The Independence Basin is located in a semi-arid region of Mexico, delimited predominantly by volcanic mountains. Around 30 m3/s of water are extracted from regional aquifers mainly for agro-export activities, causing declines in the water table of up to 10 m/a, increased temperature and dissolved elements that are harmful to health and the environment.

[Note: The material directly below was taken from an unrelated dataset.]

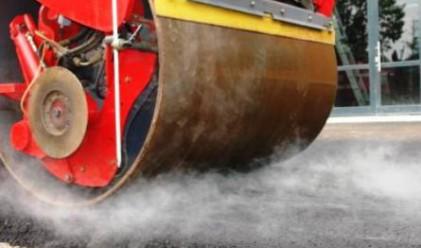 Стържат чисто нова настилка по Е-79 срещу катастрофи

groundwater flow systems heat transport sustainability

1. Introduction

Description of the Study Basin

The Independence Basin (IB) is representative of the new paradigm of water management in Mexico, introduced in 2000 with the incorporation of the Gravitational Systems of Groundwater Flow into the comprehensive study of water on the scale of hydrological basins. The earlier paradigm was characterized by artificial administrative limits imposed on watersheds and aquifers that began to dominate in the 1970s and 1980s. That approach divided the natural basin, officially called the Cuenca Alta del Río La Laja (Upper La Laja River Basin), into four or six artificial administrative units [1].
Covering an area of 7000 km2, the IB is in the state of Guanajuato in the semi-arid region of Mexico (Figure 1). It forms part of the continental watershed that separates the Lerma-Chapala basin, which drains towards the Pacific Ocean, from the Balsas basin that drains into the Gulf of Mexico. Seven important municipalities exist in the IB: Dolores Hidalgo, San Felipe, San Diego de la Unión, San Luis de la Paz, Dr. Mora, San José Iturbide, and San Miguel de Allende (Figure 1). They have a combined population of over 500,000 inhabitants who depend almost exclusively on groundwater for human consumption, agriculture, and industry. Around 30 m3/s are currently being extracted from two aquifers, one granular and the other fractured. Around 80% is for agro-export industries. Various thermal anomalies are observable in springs and wells in the basin [1].
Water 14 01377 g001
Figure 1. Location of the Independence Basin and its divide in the state of Guanajuato, central Mexico. The municipalities that comprise the IB are San Felipe, San Diego de la Unión, San Luis de la Paz, Dolores Hidalgo, San Miguel Allende, Dr. Mora, and San José Iturbide. Small fractions of the municipalities of Guanajuato (G), León (L) and Ocampo (O) also belong to the IB.
Elevations in the basin vary from 1840 m above sea level (masl) at its exit from the Allende Dam to 2900 masl in the San José Iturbide (S-SJI), San Diego de la Unión (S-SDU) and Guanajuato sierras (S-G). In the central area, an elevation of 2000 masl predominates, while altitudes in the other mountains range from 2500 to 2800 masl: Sierra Santa Bárbara (S-SB), Sierra San Luis de la Paz-Mineral de Pozos (S-SLP-MP), Sierra Doctor Mora (S-DM), Sierra San José Iturbide-Zamorano (S-SJI), Sierra Picachos-Támbula, and Sierra Codornices (S-C) (Figure 2).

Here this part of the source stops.